§ **TEXT SECTION**:
============
[crac] RFR: Persist memory in-JVM [v8]

Thu Oct 5 14:21:08 UTC 2023

On Wed, 4 Oct 2023 12:54:42 GMT, Radim Vansa <rvansa at openjdk.org> wrote:

>> This is a WIP for persisting various portions of JVM memory from within the process, rather than leaving that up to C/R engine (such as CRIU). In the future this will enable us to optimize loading (theoretically leading to faster startup), compress and encrypt the data.
>> 
>> At this moment the implementation of persisting thread stacks is in proof-of-concept shape, ~especially waking up the primordial thread includes some hacks. This could be improved by using a custom (global, ideally robust) futex instead of the internal futex used by `pthread_join`.~ Fix already implemented.
>> 
>> ~One of the concerns related to thread stacks is rseq used by glibc; without disabling this CRIU would attempt to 'fix' the rseqs (see `fixup_thread_rseq`) and touch the unmapped memory. CRIU uses special ptrace commands to check the status; I am not aware if it is possible to access this information from within the process using any public API.~ Solved. The JVM forks and the child ptraces JVM, recording the rseq info. Once we have the we can unregister the rseq before checkpoint and register it afterwards (here we have the advantage that we know the threads won't be in any critical section as we're in a safepoint).
>> ~Currently this works with `/proc/sys/kernel/yama/ptrace_scope` set to `0`; we should make it work with `1` (default), too.~ Fixed.
>> 
>> Regarding persistence implementation, currently we store the memory in multiple files; first block (page-size aligned) contains some validation data and index of memory address - file offsets. The way this is implemented requires the size of index to be known before dumping memory. It might be more convenient (and portable for e.g. network-based storage) to use single file, and either keep the index in the 'fundamental' memory (C heap), put it at the end of file or to another index file.
============
§ **GIVEN REQUEST 1**:
Please answer these questions about the post on persisting JVM memory, labeling your answers (a), (b), and (c):
(a) What kind of futex was suggested in place of the internal one used by `pthread_join`?
(b) What does the first block of the stored memory contain?
(c) Which value of `/proc/sys/kernel/yama/ptrace_scope` is the default?
§ **GIVEN REQUEST 2**:
In one to three sentences, explain why the post on persisting JVM memory says it is safe to unregister the rseq before the checkpoint and register it again afterwards.
§ **GIVEN REQUEST 3**:
Reproduce the part of the post on persisting JVM memory that begins at the words "Thu Oct 5 14:21:08" and ends after "Fix already implemented.".

§ **GIVEN MATERIAL**:
============
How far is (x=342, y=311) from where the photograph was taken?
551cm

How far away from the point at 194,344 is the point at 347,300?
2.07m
============
§ **TASK ANSWER 1**:
(a) A custom (global, ideally robust) futex.
(b) Validation data and an index of memory address to file offsets.
(c) `1`.

§ **TASK ANSWER 2**:
The threads are in a safepoint at that moment. So it is known that they won't be in any critical section.

§ **TASK ANSWER 3**:
Thu Oct 5 14:21:08 UTC 2023

On Wed, 4 Oct 2023 12:54:42 GMT, Radim Vansa <rvansa at openjdk.org> wrote:

>> This is a WIP for persisting various portions of JVM memory from within the process, rather than leaving that up to C/R engine (such as CRIU). In the future this will enable us to optimize loading (theoretically leading to faster startup), compress and encrypt the data.
>> 
>> At this moment the implementation of persisting thread stacks is in proof-of-concept shape, ~especially waking up the primordial thread includes some hacks. This could be improved by using a custom (global, ideally robust) futex instead of the internal futex used by `pthread_join`.~ Fix already implemented.